Some of Teiid's low-level behavior can be configured via system properties, rather than through configuration files. A typical place to set system properties for JBoss AS launches is in the <jboss-install>/bin/run.conf. A property setting has the format -Dproperty=value
org.teiid.allowNanInfinity - defaults to false. Set to true to allow numeric functions to return NaN (Not A Number) and +-Infinity. Note that these values are not covered by the SQL specification.
org.teiid.useValueCache - defaults to false. Set to true to enable the canonical value cache.
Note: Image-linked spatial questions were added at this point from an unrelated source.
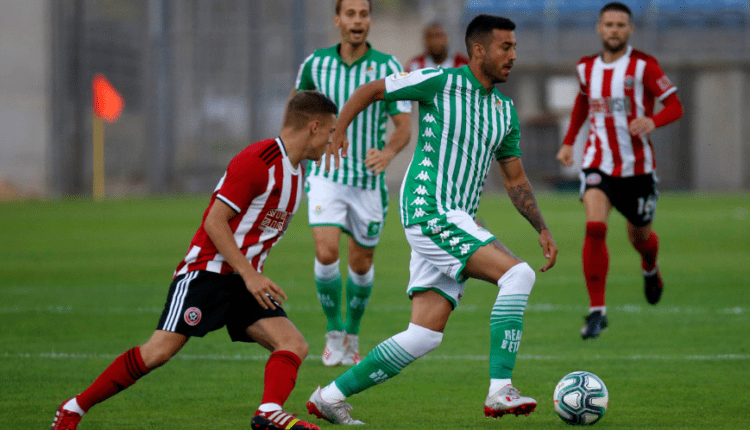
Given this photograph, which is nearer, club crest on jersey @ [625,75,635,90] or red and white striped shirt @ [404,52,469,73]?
club crest on jersey @ [625,75,635,90]

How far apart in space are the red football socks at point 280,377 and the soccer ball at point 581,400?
120 centimetres

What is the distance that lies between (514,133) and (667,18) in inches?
1210

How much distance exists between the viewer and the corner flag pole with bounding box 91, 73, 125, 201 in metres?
30.1

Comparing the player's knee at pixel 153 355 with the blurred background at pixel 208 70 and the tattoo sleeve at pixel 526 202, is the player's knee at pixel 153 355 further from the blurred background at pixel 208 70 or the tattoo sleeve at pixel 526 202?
the blurred background at pixel 208 70

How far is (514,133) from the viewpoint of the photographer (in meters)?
4.65

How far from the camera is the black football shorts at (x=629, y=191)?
23.7 feet

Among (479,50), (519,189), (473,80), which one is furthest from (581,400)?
(479,50)

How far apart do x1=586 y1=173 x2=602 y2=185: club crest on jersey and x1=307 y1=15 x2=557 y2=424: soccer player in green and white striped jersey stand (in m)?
2.67

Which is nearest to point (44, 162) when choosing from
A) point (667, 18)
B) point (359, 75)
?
point (667, 18)

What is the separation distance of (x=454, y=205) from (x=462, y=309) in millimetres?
3961

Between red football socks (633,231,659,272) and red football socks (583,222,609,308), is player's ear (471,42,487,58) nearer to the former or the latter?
red football socks (583,222,609,308)

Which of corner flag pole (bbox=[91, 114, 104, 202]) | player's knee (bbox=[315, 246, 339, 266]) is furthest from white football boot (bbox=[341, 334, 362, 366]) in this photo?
corner flag pole (bbox=[91, 114, 104, 202])

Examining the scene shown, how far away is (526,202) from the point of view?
183 inches

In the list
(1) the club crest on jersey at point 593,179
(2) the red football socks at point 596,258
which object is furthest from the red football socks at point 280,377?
(1) the club crest on jersey at point 593,179
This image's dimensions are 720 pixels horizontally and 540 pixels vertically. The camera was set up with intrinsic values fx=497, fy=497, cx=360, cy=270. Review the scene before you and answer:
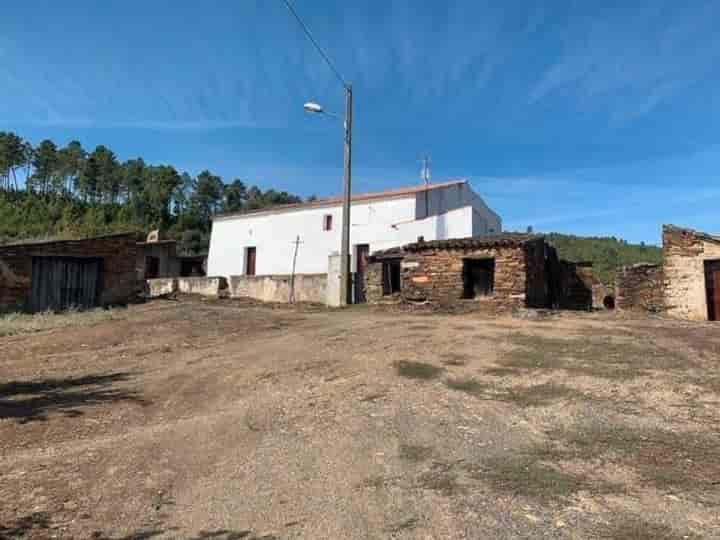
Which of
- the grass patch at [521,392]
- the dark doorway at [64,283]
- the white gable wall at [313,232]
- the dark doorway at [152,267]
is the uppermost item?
the white gable wall at [313,232]

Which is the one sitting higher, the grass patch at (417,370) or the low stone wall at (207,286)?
the low stone wall at (207,286)

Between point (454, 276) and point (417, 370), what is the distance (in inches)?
345

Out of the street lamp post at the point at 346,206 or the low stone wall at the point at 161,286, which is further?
the low stone wall at the point at 161,286

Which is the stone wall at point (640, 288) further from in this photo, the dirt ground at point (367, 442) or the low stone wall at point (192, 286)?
the low stone wall at point (192, 286)

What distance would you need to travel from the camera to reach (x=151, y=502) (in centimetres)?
333

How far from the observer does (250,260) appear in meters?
32.1

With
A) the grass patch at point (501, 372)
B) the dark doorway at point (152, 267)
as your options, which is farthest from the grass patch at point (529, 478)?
the dark doorway at point (152, 267)

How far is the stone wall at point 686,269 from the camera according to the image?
15266 millimetres

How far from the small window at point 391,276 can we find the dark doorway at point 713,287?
9.72 m

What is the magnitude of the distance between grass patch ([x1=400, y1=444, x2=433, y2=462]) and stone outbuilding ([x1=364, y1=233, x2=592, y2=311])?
1079cm

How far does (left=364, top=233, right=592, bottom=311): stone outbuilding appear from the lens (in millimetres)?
14461

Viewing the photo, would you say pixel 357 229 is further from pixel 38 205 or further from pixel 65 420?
pixel 38 205

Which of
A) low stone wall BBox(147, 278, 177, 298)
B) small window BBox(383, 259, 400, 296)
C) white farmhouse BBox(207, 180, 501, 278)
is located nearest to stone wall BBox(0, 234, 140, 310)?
low stone wall BBox(147, 278, 177, 298)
Value caching is used dynamically when buffer memory is consumed to reuse identical values and thus reduce the memory consumed by Teiid. There is a computation cost associated with the cache lookup, so enabling this setting is not appropriate for installations handling large volumes of dissimilar data.
org.teiid.ansiQuotedIdentifiers - defaults to true. Set to false to emulate Teiid 6.x and prior behavior of treating double quoted values without leading identifier parts as string literals, which is not expected by the SQL specification.
org.teiid.subqueryUnnestDefault - defaults to false. Set to true to aggressively unnest subquery IN and EXISTS predicates. If possible the predicate will be unnested to a traditional join and will be eligible for dependent join planning. If a traditional join is not possible (such as with NOT IN) a merge join version of the semijoin or antijoin will be considered by upon the costing information available.
org.teiid.ODBCPacketSize - defaults to 307200. Target size in bytes of the ODBC results buffer. This is not a hard maximum, lobs and wide rows may use larger buffers.
org.teiid.comparableLobs - defaults to false. Set to true to allow blob and clob values to be comparable in Teiid. Source type metadata will determine if the comparison can be pushed down.
org.teiid.padSpace - defaults to false. Set to true to compare strings as if PAD SPACE collation is being used, that is strings are effectively right padded to the same length for comparison. If this property is set, it is not necessary to use the trimStrings translator option.